Directions:
(a) What is the Spanish translation of this sentence from the Agriculture Bill article: "The letter to MPs asks them to speak up for British food and farming in today’s House of Commons debate."?
(b) Could you reproduce the Agriculture Bill article below word for word, starting at "The bill returns" and ending at "production since 1945."?

Source text:
--------
A coalition of 26 British farming, environmental and animal welfare organisations have written to all 650 MPs urging them to ensure the new Agriculture Bill includes safeguards to protect domestic standards in food imports.
The bill returns for its final Report stages today (May 13), before heading to the House of Lords. It will result in the biggest reform and transformation of British agriculture and food production since 1945.
The letter to MPs asks them to speak up for British food and farming in today’s House of Commons debate.
It states: “Today’s debate comes at a time when, due to Brexit, we are fundamentally reassessing our trading relationship with partners in the EU and across the world.
“It also coincides with one of the most serious crises the world has faced in a generation in the form of the coronavirus, and the ongoing challenges of climate change and biodiversity decline.
We are urging you to take this last opportunity to ensure that the bill secures vital safeguards for the high standards of food safety, animal welfare and environmental protection that the British public value so highly.
“The bill should ensure that agri-food imports are produced to at least equivalent environmental, animal welfare, and food safety standards as those required of producers in the UK.
--------
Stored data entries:
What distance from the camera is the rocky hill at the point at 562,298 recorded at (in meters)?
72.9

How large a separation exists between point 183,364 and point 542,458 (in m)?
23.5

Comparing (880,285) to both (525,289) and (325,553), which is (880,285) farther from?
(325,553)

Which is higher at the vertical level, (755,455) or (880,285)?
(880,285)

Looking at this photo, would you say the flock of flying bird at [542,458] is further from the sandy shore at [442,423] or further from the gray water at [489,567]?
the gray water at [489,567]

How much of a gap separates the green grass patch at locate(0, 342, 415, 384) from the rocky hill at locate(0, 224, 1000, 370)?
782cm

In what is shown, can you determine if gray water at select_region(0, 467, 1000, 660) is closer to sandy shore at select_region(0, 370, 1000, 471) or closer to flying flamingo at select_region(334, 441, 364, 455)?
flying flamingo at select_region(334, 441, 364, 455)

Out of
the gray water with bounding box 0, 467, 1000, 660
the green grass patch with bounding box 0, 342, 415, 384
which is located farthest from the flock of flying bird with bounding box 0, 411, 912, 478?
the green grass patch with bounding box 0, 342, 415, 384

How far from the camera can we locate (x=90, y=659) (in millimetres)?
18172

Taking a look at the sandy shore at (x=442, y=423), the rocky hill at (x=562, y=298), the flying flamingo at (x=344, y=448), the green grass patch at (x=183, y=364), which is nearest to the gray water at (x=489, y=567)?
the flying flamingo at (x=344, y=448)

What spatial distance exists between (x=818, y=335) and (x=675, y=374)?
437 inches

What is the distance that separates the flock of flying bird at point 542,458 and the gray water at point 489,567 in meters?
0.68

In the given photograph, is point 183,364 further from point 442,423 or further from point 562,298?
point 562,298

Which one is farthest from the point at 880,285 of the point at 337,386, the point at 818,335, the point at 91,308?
--------
Results for each task:
(a) La carta a los diputados les pide que defiendan la alimentación y la agricultura británicas en el debate de hoy en la Cámara de los Comunes.

(b)
The bill returns for its final Report stages today (May 13), before heading to the House of Lords. It will result in the biggest reform and transformation of British agriculture and food production since 1945.